I am getting ready to student teach and am preparing lesson plans. I 
am doing one on FOILing, i.e. (2x + y)(x +2y) first, inside, outside, 
last. I'm wondering how to explain to the class the importance of 
doing this. I realize that the goal is to get them to be able to later 
factor expressions like x^2 + 4x + 3 (and I'm not sure the 
significance of being able to do that either except for help graphing 
and finding zeros). But the students want to know the reason for doing 
FOILing now. Please help me get them interested! 


Date: 11/21/2002 at 23:18:13
From: Doctor Ian
Subject: Re: Why foil?

Hi Stephanie,

If you want to do your students a favor, skip FOIL altogether, and
make sure they understand the distributive property:

   When FOIL Fails 

To answer your question, the reason you go from a nice, tidy
representation like 

  (2x + y)(x + 2y) 

to a messier one like 

  2x^2 + 5xy + 2y^2 

is usually so that you can add some other terms. Then you convert back 
to the tidy representation again, e.g., 

    (x + 2)(x - 3) = 24

       x^2 - x - 6 = 24

      x^2 - x - 30 = 0

    (x + 5)(x - 6) = 0

Standard polynomial form makes addition easy, and most other things
difficult. Factored form makes addition impossible, but lots of other
things easy.  

Part of the confusion that surrounds FOIL is treating it as if it's
something new or special, when it's not. It's just the typical use of
the distributive property, 

   Distributive Property, Illustrated 

i.e., you un-factor so that you can combine like terms, and then turn
around and factor again.  

Does this make sense? 

- Doctor Ian, The Math Forum 

Date: 11/21/2002 at 23:28:53
From: Doctor Peterson
Subject: Re: Why foil?

Hi, Stephanie.

Let me first state that I dislike the FOIL approach. It's a crutch, 
and sometimes crutches are useful, but I'd much rather teach a method 
that is not restricted to multiplying two binomials. Here is what I 
have said in this area:

   Explaining Algebra Concepts and FOIL 

But that wasn't your question; you want to know how to motivate 
students to care; perhaps you want to motivate yourself as well. I 
suppose that's actually another reason to avoid FOIL: it's just 
another formulaic method that has value only as a tool for one job. 
If you're not going to be doing that particular job, you don't need 
the tool. Here are some reasons for learning to multiply polynomials, 
which is the real task that FOIL helps with only in special cases:

1. We're learning about polynomials, and to do that, we need to know 
how to do things with them. Unless you can add, multiply, and so on, 
what good are they?

2. We'll see how polynomials are just an extension of numbers, because 
the method I teach looks exactly like multiplying two numbers. One of 
the key principles in math is to relate new ideas to old ones, and 
look for the familiar in the unfamiliar. As you learn this, be looking 
for connections to what you already know, and you will get some 
interesting surprises - both in things that look familiar, and aspects 
that are different from what you've seen before.

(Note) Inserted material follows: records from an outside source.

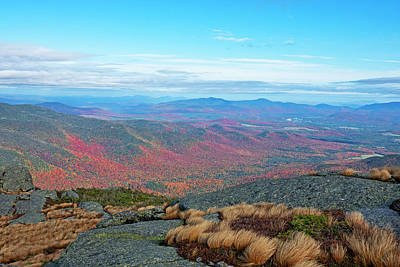 Photograph - Autumn Foliage Upstate Ny New York From Wright Mountain Adirondacks Vegitation by Toby McGuire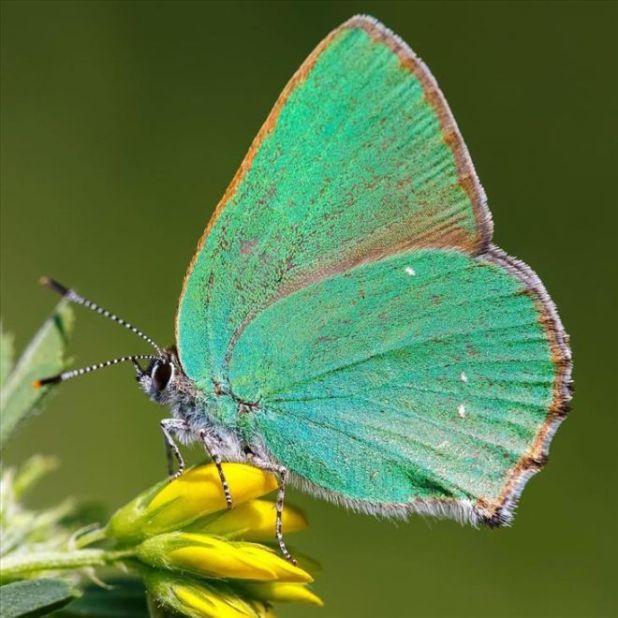 Adam Gor Takes Marvelous Macro Photos Of Butterflies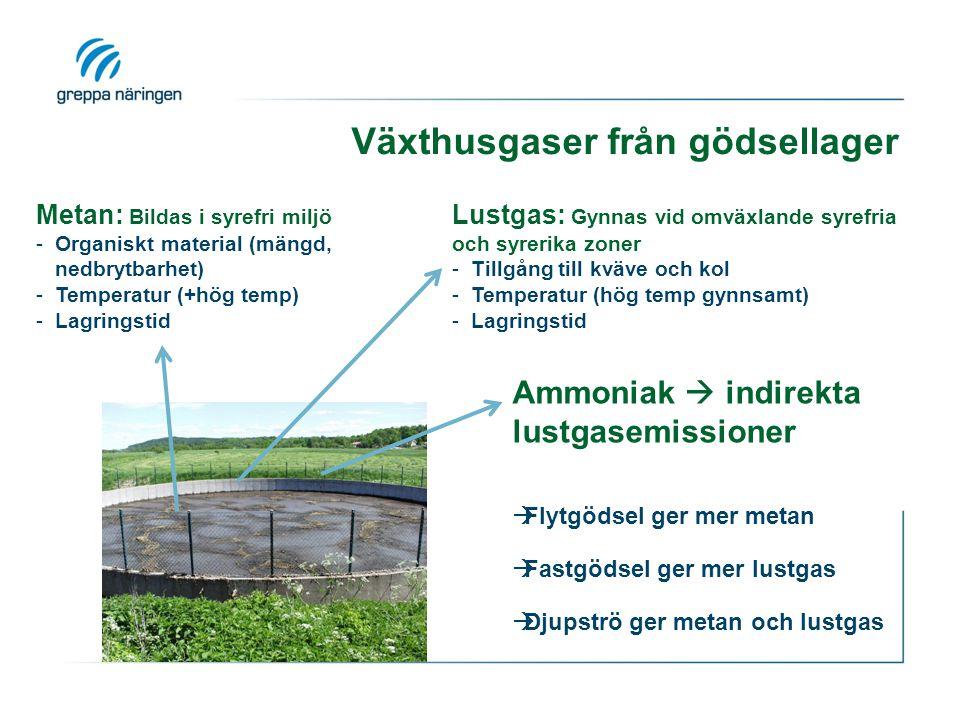 Växthusgaser från gödsellager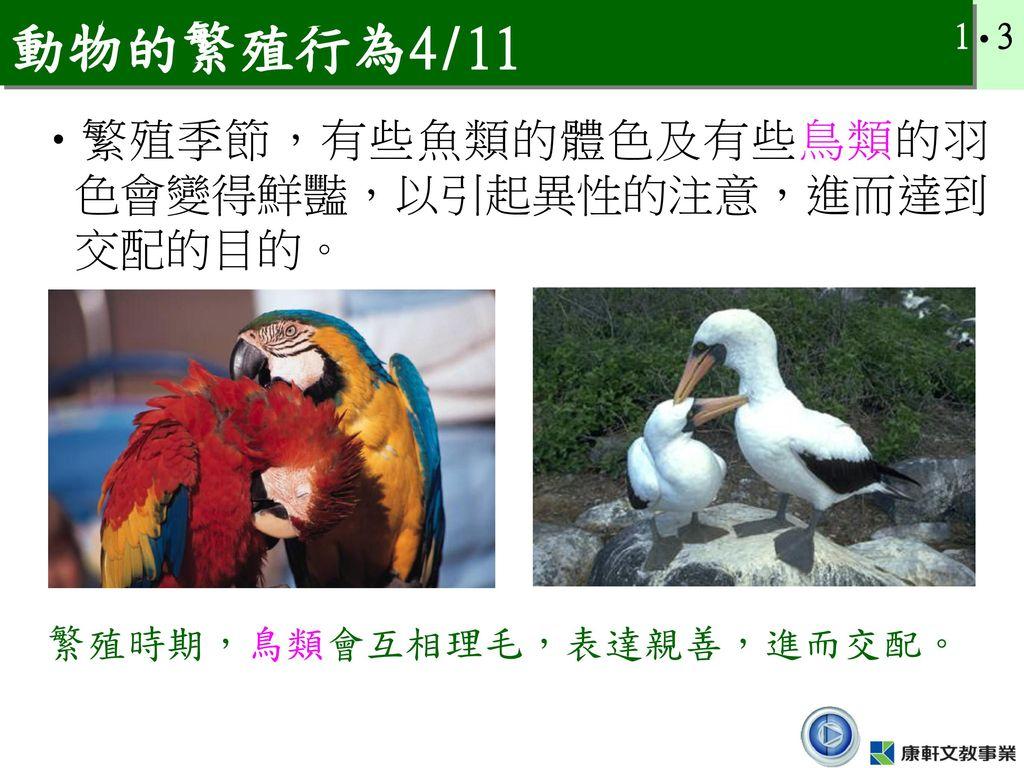 動物的繁殖行為4/11 繁殖季節,有些魚類的體色及有些鳥類的羽色會變得鮮豔,以引起異性的注意,進而達到交配的目的。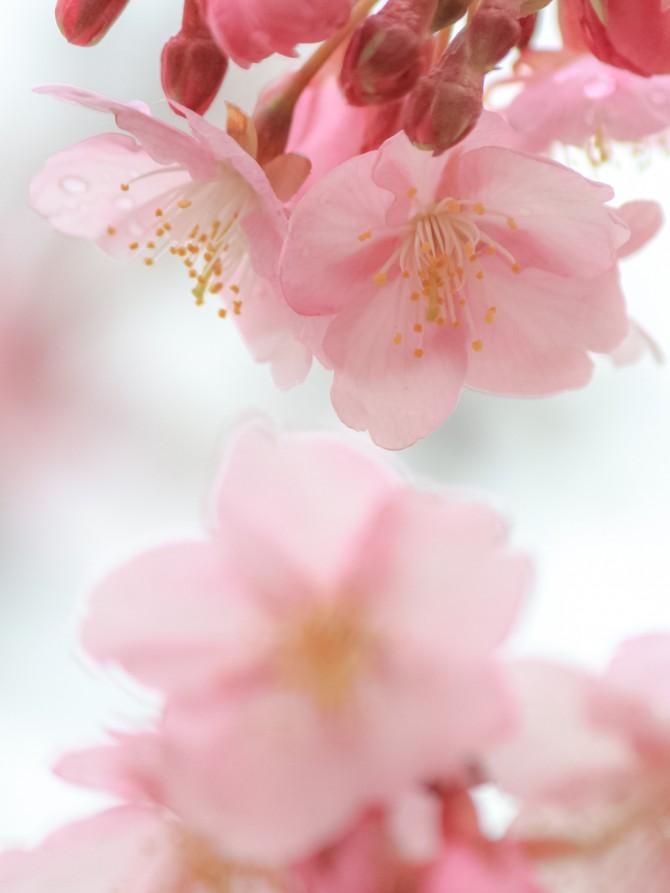 江戸川の河津桜並木の開花状況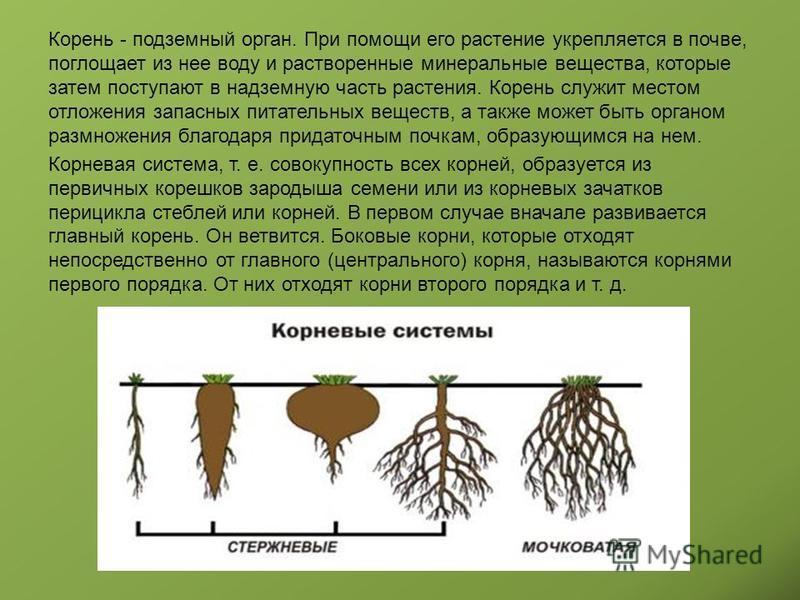 Корень - подземный орган. При помощи его растение укрепляется в почве, поглощает из нее воду и растворенные минеральные вещества, которые затем поступают в надземную часть растения. Корень служит местом отложения запасных питательных веществ, а также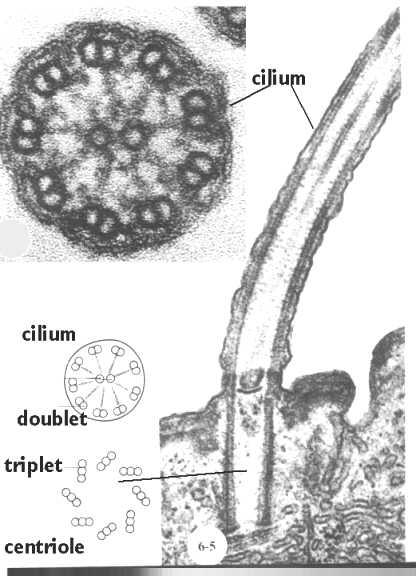 cilium microvilli diagram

3. One side effect of that connection is that you will gain a better 
understanding of the arithmetic you've already learned, by seeing it 
in a different context.

4. It's an important application of the distributive property, so as 
you learn it you will be getting a stronger understanding of how 
numbers work.

5. Working with polynomials is an important aspect of algebra; if you 
go on to any kind of further math, you will have to do this task of 
multiplying over and over. It's not an end in itself, but an important 
basic tool of algebra.

6. There are many other areas of life where you will need to find a 
way to organize a task like this that involves finding all the ways to 
combine things (in this case, multiplying every term of one polynomial 
by every term of the other). Polynomial multiplication serves as a 
model that you can use elsewhere in problem solving. In fact, FOIL is 
an alternative method for the same thing, and makes a good 
demonstration of how there can be two ways to accomplish the task.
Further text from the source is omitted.